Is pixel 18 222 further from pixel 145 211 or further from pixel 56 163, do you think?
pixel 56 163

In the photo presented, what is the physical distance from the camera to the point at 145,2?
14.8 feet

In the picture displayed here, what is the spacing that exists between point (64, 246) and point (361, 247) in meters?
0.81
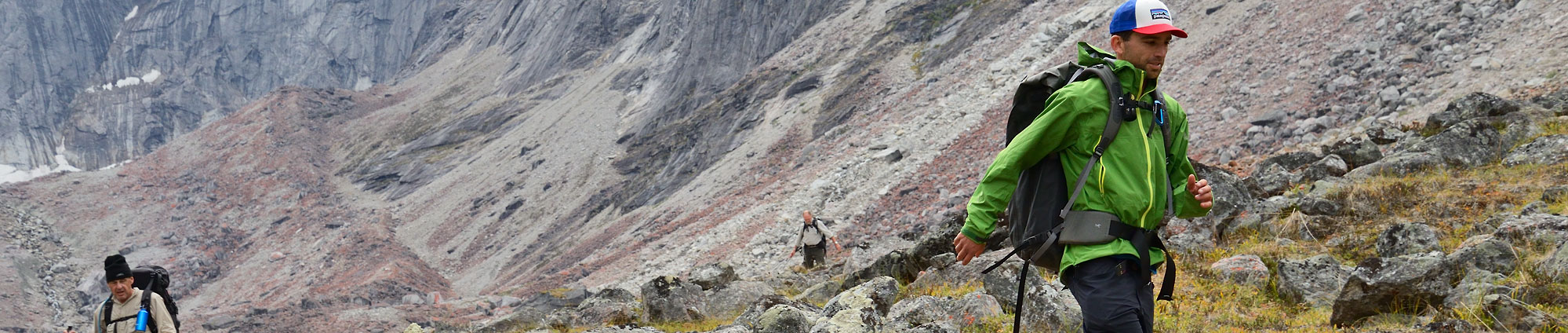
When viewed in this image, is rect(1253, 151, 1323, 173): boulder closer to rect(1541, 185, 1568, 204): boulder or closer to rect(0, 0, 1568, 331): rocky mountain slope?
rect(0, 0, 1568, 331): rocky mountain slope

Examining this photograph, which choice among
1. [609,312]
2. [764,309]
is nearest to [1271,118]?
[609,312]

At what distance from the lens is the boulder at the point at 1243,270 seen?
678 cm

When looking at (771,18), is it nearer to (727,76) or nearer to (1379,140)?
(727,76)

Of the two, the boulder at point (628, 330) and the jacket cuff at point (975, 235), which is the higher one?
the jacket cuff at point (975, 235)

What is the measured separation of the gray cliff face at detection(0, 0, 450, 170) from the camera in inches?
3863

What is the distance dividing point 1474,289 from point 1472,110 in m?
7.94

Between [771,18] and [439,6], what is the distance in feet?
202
--
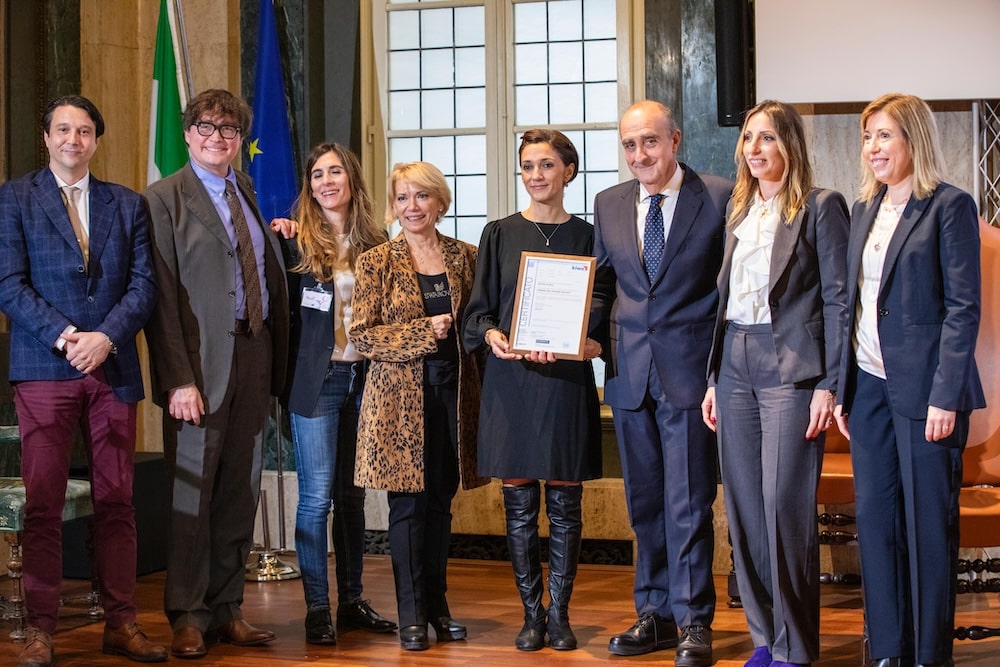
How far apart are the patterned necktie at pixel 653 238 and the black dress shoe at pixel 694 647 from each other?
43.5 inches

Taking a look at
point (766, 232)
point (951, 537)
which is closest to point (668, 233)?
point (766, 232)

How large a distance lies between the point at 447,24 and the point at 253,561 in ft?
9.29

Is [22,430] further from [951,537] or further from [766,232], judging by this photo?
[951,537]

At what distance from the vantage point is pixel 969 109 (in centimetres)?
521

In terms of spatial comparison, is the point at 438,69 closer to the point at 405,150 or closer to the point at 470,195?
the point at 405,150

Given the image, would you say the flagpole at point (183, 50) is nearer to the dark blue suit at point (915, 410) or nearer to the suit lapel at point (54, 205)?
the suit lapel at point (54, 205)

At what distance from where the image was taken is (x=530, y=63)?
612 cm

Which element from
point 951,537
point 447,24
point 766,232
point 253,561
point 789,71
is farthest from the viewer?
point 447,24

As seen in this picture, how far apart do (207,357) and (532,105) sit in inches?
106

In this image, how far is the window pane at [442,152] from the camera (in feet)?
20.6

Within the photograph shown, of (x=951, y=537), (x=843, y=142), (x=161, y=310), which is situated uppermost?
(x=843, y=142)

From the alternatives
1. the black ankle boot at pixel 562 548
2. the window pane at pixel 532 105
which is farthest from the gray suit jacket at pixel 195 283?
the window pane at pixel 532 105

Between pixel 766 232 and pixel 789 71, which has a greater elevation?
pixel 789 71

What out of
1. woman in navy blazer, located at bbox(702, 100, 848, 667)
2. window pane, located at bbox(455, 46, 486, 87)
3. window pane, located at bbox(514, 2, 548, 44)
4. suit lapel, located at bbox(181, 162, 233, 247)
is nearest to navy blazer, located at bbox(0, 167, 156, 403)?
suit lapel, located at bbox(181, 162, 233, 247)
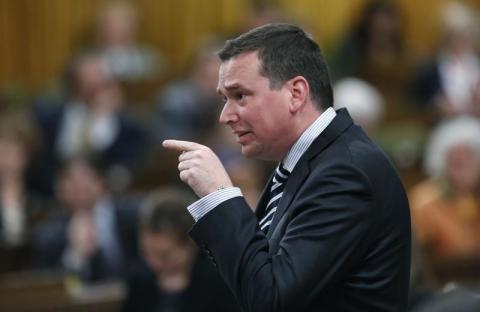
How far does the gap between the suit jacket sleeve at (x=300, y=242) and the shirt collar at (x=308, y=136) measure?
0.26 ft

→ What you need to do
Return every line above that contains the string "rocky".

→ Correct output
When viewed in this image, is rect(1253, 151, 1323, 173): boulder closer to rect(1541, 185, 1568, 204): boulder or closer to rect(0, 0, 1568, 331): rocky mountain slope?
rect(0, 0, 1568, 331): rocky mountain slope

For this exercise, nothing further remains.